(Extracted material)

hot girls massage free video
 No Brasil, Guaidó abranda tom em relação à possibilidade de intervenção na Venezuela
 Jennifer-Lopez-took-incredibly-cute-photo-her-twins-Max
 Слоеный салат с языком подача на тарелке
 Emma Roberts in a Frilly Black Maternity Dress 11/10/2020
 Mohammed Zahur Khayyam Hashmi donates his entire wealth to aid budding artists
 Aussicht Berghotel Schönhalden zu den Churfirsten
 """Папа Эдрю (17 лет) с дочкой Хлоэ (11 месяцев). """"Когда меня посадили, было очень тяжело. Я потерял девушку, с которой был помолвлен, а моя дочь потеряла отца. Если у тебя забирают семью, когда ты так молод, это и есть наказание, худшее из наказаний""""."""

(End Extracted material)
(Extracted material)

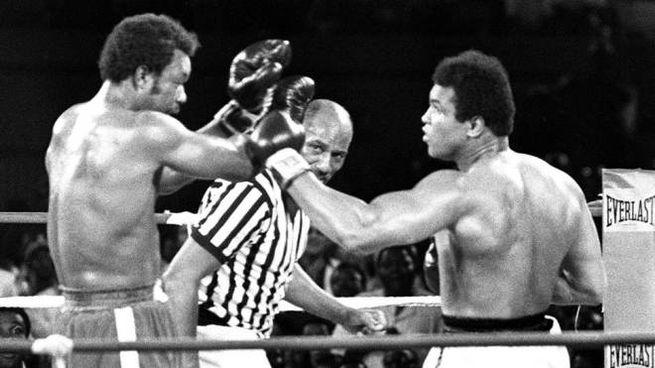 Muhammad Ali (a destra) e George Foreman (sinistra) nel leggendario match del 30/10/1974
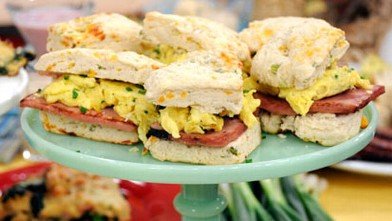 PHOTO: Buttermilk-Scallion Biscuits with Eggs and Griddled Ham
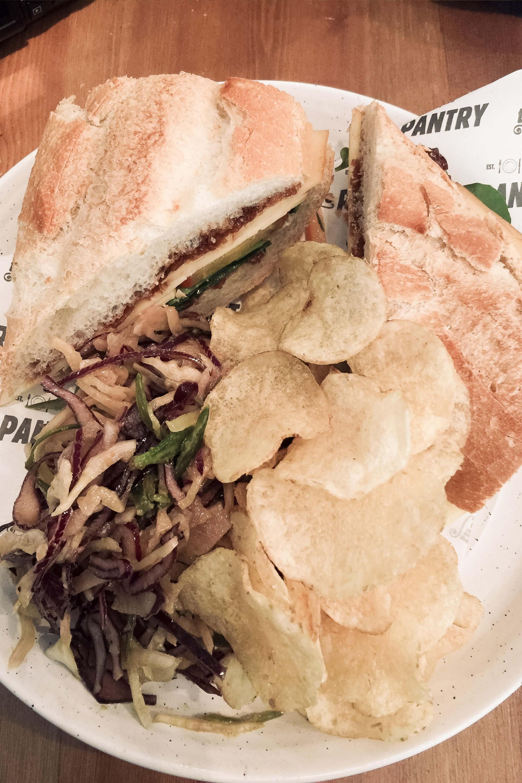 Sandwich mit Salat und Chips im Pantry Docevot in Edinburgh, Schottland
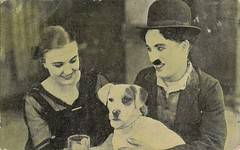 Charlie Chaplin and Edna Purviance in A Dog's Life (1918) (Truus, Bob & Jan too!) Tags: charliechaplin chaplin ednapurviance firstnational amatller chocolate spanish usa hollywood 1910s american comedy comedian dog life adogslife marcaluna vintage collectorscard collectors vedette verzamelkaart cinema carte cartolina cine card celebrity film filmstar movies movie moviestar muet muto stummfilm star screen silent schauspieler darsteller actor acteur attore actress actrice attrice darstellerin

(End Extracted material)

# The problem
Copy, exactly and only, the lines above that begin with the one containing "hot girls massage free video" and finish with the one containing "Эдрю (17 лет)".

# Result of the exercise
hot girls massage free video
 No Brasil, Guaidó abranda tom em relação à possibilidade de intervenção na Venezuela
 Jennifer-Lopez-took-incredibly-cute-photo-her-twins-Max
 Слоеный салат с языком подача на тарелке
 Emma Roberts in a Frilly Black Maternity Dress 11/10/2020
 Mohammed Zahur Khayyam Hashmi donates his entire wealth to aid budding artists
 Aussicht Berghotel Schönhalden zu den Churfirsten
 """Папа Эдрю (17 лет) с дочкой Хлоэ (11 месяцев). """"Когда меня посадили, было очень тяжело. Я потерял девушку, с которой был помолвлен, а моя дочь потеряла отца. Если у тебя забирают семью, когда ты так молод, это и есть наказание, худшее из наказаний""""."""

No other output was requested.